* To do
Go line by line through the data and copy those with the word "site".

* Collected data

=-=-=

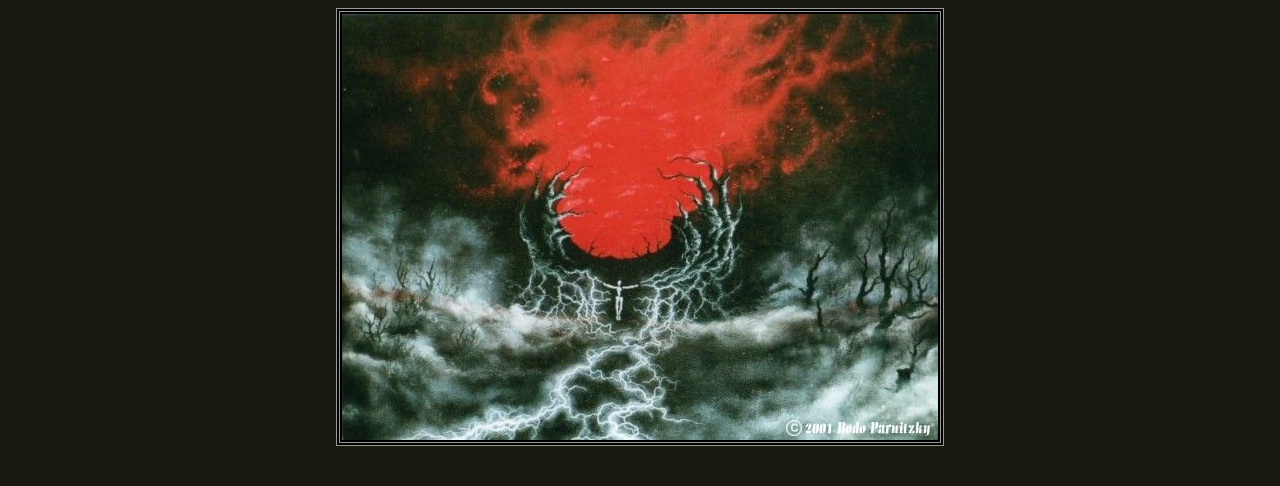

--- FILE ---
content_type: text/html
request_url: http://art-n-vielfalt.com/graveyard.htm
body_size: 300
content:
<html>
<head>
<title>Graveyard</title>
<meta http-equiv="Content-Type" content="text/html; charset=iso-8859-1">
</head>

<body bgcolor="#191911">
<table width="101" border="1" align="center" bordercolorlight="#BBBBBB" bordercolordark="#666666" cellspacing="2" cellpadding="2" bordercolor="#999999" bgcolor="#000000">
  <tr>
    <td height="24"><img src="bilder_b/friedrot.jpg" width="596" height="426"></td>
  </tr>
</table>
</body>
</html>
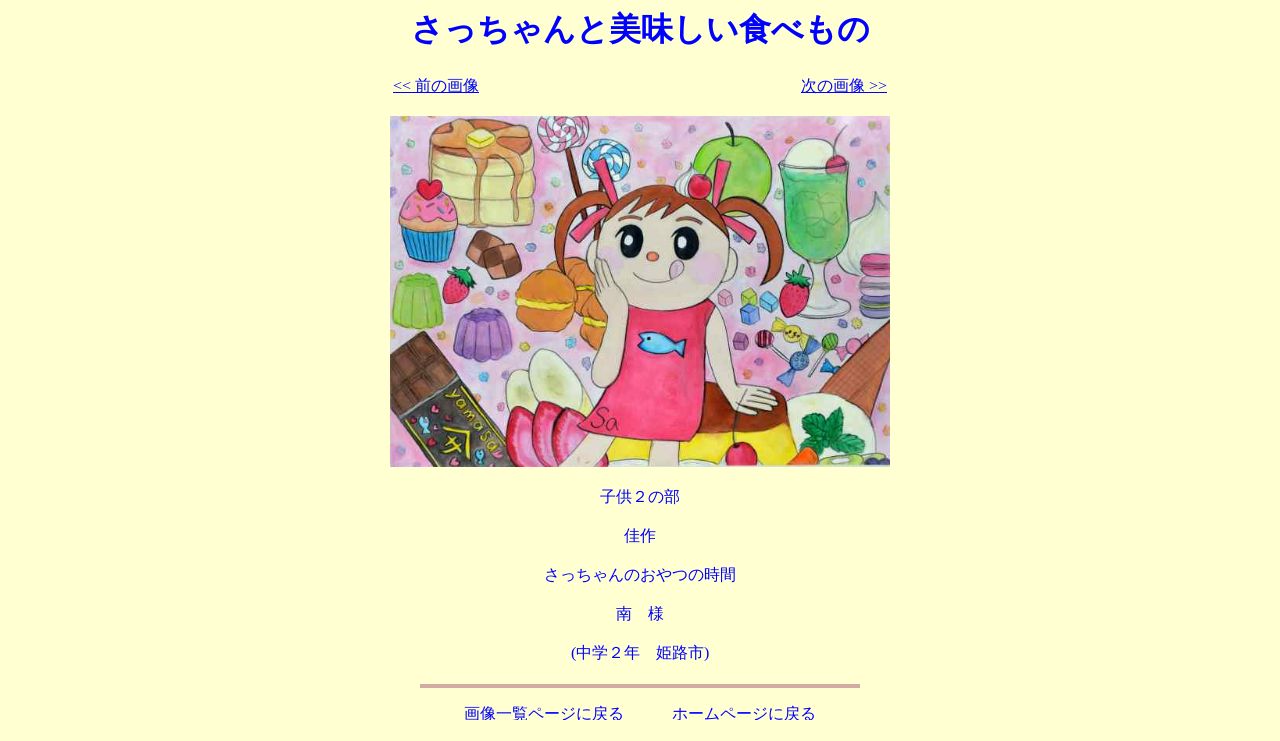

--- FILE ---
content_type: text/html
request_url: https://www.e-yamasa.com/sacyan/beautiful_food/0125H1344.html
body_size: 775
content:
<!DOCTYPE HTML PUBLIC "-//W3C//DTD HTML 4.01 Transitional//EN">
<HTML LANG="ja">
<HEAD>
<META http-equiv="Content-Type" content="text/html; charset=Shift_JIS">
<META name="GENERATOR" content="snanail Version 2.18">
<TITLE>さっちゃんと美味しい食べもの</TITLE>

<STYLE type="text/css">
<!--
H1.TITLE {
font-size : 18 pt;
font-family : "MS UI Gothic";
color : #0000FF;
}
-->
</STYLE>

</HEAD>
<BODY BGCOLOR="#FFFFD2" LINK="#0000FF" VLINK="#800080" ALINK="#FF0000">
<CENTER>
<H1 class="TITLE">さっちゃんと美味しい食べもの</H1>
<P>
<TABLE BORDER="0" WIDTH="500">
<TR>
  <TD WIDTH="20%" ALIGN="LEFT"><A HREF="0124H1205.html"><< 前の画像</A></TD>
  <TD WIDTH="60%" ALIGN="CENTER"><BR></TD>
  <TD WIDTH="20%" ALIGN="RIGHT"><A HREF="0126H1348.html">次の画像 >></A></TD>
</TR>
</TABLE>
</P>
<IMG SRC="Beautiful_Food_sub/0125H1344.jpg" BORDER="0" WIDTH="500" HEIGHT="351" ALT="0125H1344.jpg">
<P>
<TABLE BORDER="0" CELLPADDING="4" CELLSPACING="0" WIDTH="440">
<TR>
<TD ALIGN="CENTER"><FONT SIZE="3" COLOR="#0000FF">子供２の部<BR><BR>佳作<BR><BR>さっちゃんのおやつの時間<BR><BR>南　様<BR><BR>(中学２年　姫路市)</FONT></TD>
</TR>
</TABLE>
</P>
<P>
<TABLE BORDER="2" CELLPADDING="4" CELLSPACING="0" BORDERCOLOR="#D1ACA3" BGCOLOR="#FFFFFF" WIDTH="440">
</TABLE>
</P>
</CENTER>
<P>
<CENTER>
<A HREF="Beautiful_Food.html">画像一覧ページに戻る</A>　　　<A HREF="http://www.e-yamasa.com/sacyan/index.htm">ホームページに戻る</A>
</CENTER>
</P>
</BODY>
</HTML>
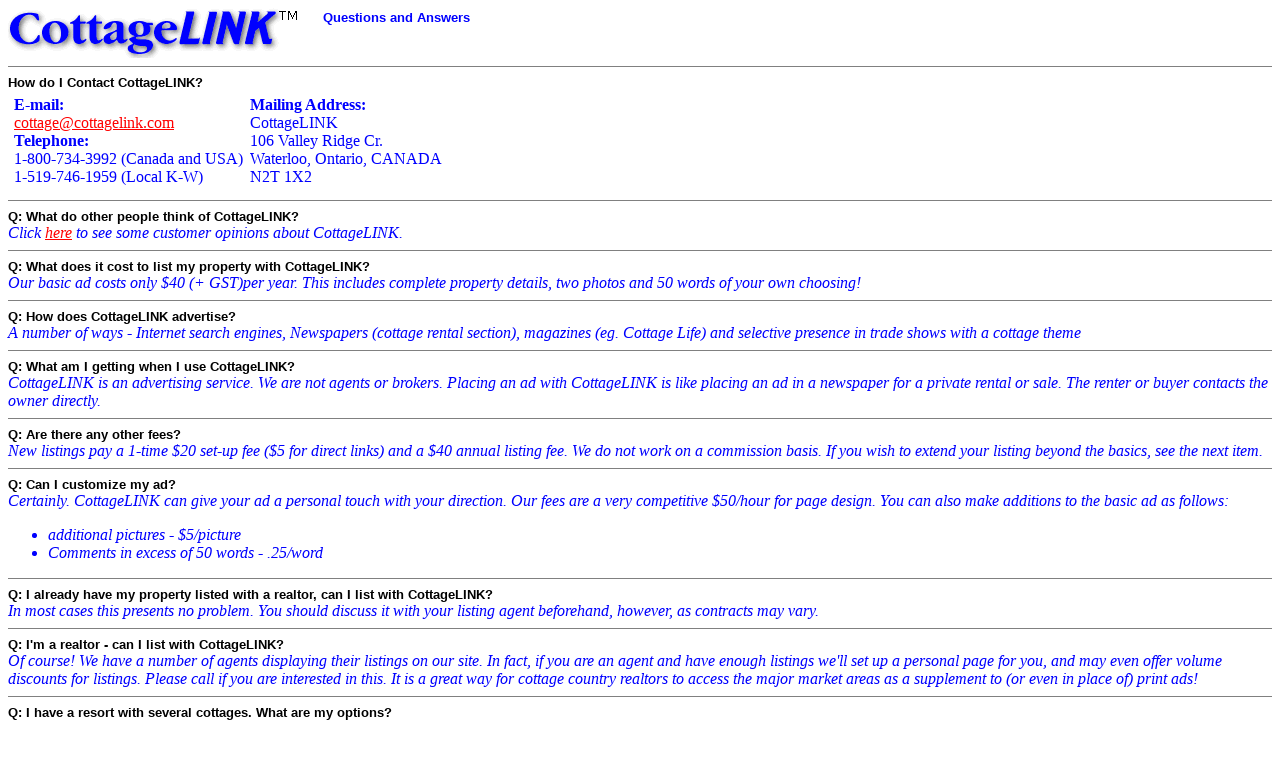

--- FILE ---
content_type: text/html
request_url: http://cottagelink.com/about.shtml
body_size: 2043
content:
<HTML>
<HEAD>
<TITLE>Cottage LINK - Q&A</TITLE>
</HEAD>
<BODY bgcolor="ffffff" text="#0000ff" link="#FF0000" alink="#FF0000">
<img src="clban3.gif" align=top>&nbsp&nbsp&nbsp&nbsp&nbsp
<font size=2 face=arial><b>Questions and Answers</b></font>

<hr size=1 noshade>
<font face=arial size=2 color=black><b>
How do I Contact CottageLINK?
</b></font><br>
<table border=0 cellspacing=5>
<tr>
<td>
<b>E-mail:</b><br>
<a href="mailto:cottage@cottagelink.com">cottage@cottagelink.com</a><br>
<b>Telephone:</b><br>
1-800-734-3992  (Canada and USA)<br>
1-519-746-1959  (Local K-W)<br>
</td>
<td>
<b>Mailing Address:</b><br>
CottageLINK<br>
106 Valley Ridge Cr.<br>
Waterloo, Ontario, CANADA<br>
N2T 1X2<br>
</td>
</tr>
</table>

<hr size=1 noshade>
<font face=arial size=2 color=black><b>
Q: What do other people think of CottageLINK?</b></font><br>
<i>
Click <A HREF=testimonial.shtml>here</A> to see some customer opinions about CottageLINK.
</i>

<hr size=1 noshade>
<font face=arial size=2 color=black><b>
Q: What does it cost to list my property with CottageLINK?</b></font><br>
<i>
Our basic ad costs only $40 (+ GST)per year. This includes complete property
details, two photos and 50 words of your own choosing!
</i>

<hr size=1 noshade>
<font face=arial size=2 color=black><b>
Q: How does CottageLINK advertise?</b></font><br>
<i>
A number of ways - Internet search engines, Newspapers (cottage rental
section), magazines (eg. Cottage Life) and selective presence in 
trade shows with a cottage theme
</i>
<hr size=1 noshade>
<font face=arial size=2 color=black><b>
Q: What am I getting when I use CottageLINK?</b></font><br>
<i>
CottageLINK is an advertising service. We are not agents or brokers.
 Placing an ad with CottageLINK is
like placing an ad in a newspaper for a private rental or sale. The renter
or buyer contacts the owner directly.
</i>
<hr size=1 noshade>
<font face=arial size=2 color=black><b>
Q: Are there any other fees?</b></font><br>
<i>
New listings pay a 1-time $20 set-up fee ($5 for direct links) and a $40 annual listing fee. We do not work on a
commission basis. If you wish to extend your listing
beyond the basics, see the next item.
</i>
<hr size=1 noshade>
<font face=arial size=2 color=black><b>
Q: Can I customize my ad?</b></font><br>
<i>
Certainly. CottageLINK can give your ad a personal touch with your
direction. Our fees are a very competitive $50/hour for page design.
You can also make additions to the basic ad as follows:<br>
<ul>
<li>additional pictures - $5/picture</li>
<li>Comments in excess of 50 words - .25/word</li>
</ul>
</i>
<hr size=1 noshade>
<font face=arial size=2 color=black><b>
Q: I already have my property listed with a realtor, can I list with CottageLINK?</b></font><br>
<i>
In most cases this presents no problem. You should discuss it with your
listing agent beforehand, however, as contracts may vary.
</i>
<hr size=1 noshade>
<font face=arial size=2 color=black><b>
Q: I'm a realtor - can I list with CottageLINK?</b></font><br>
<i>
Of course! We have a number of agents displaying their
listings on our site. In fact, if you are an agent and have enough
listings we'll set up
a personal page for you, and may even offer volume discounts for
listings. Please call if you are interested in this. It is a great way for
cottage country realtors to access the major market areas as a supplement       
to (or even in place of) print ads!
</i>
<hr size=1 noshade>
<font face=arial size=2 color=black><b>
Q: I have a resort with several cottages. What are my options?</b></font><br>
<i>
You have as many options as you like. You may wish to do any of:
<ul>
<li>List your resort in a basic ad for $40/year</li>
<li>Let CottageLINK help you customize your resort's ad to give it the
detail it deserves.</li>
<li>Add a link to your existing web-site. Again, only $40/year.</li>
<li> Something else?...talk to us!</li>
</ul>
</i>
<hr size=1 noshade>
<!--
<table cellspacing=10>
<tr>
<td>
CottageLINK is a corporate associate of<br>
<font color=green size=3 face=arial>
<b>The Federation of Ontario Cottagers' Associations</b></font>
<td><img src="focalogo.gif">
</table>
<hr size=1 noshade>
-->
Return to the <a href="index.html">CottageLINK Home Page</a>.
<!-- WiredMinds eMetrics tracking with Enterprise Edition V5.4 START -->
<script type='text/javascript' src='https://count.carrierzone.com/app/count_server/count.js'></script>
<script type='text/javascript'><!--
wm_custnum='46703b0d19bd8b5b';
wm_page_name='about.shtml';
wm_group_name='/services/webpages/c/o/cottagelink.com/public';
wm_campaign_key='campaign_id';
wm_track_alt='';
wiredminds.count();
// -->
</script>
<!-- WiredMinds eMetrics tracking with Enterprise Edition V5.4 END -->
</BODY>
</HTML>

=-=-=

* Response area
listings on our site. In fact, if you are an agent and have enough
<li>Add a link to your existing web-site. Again, only $40/year.</li>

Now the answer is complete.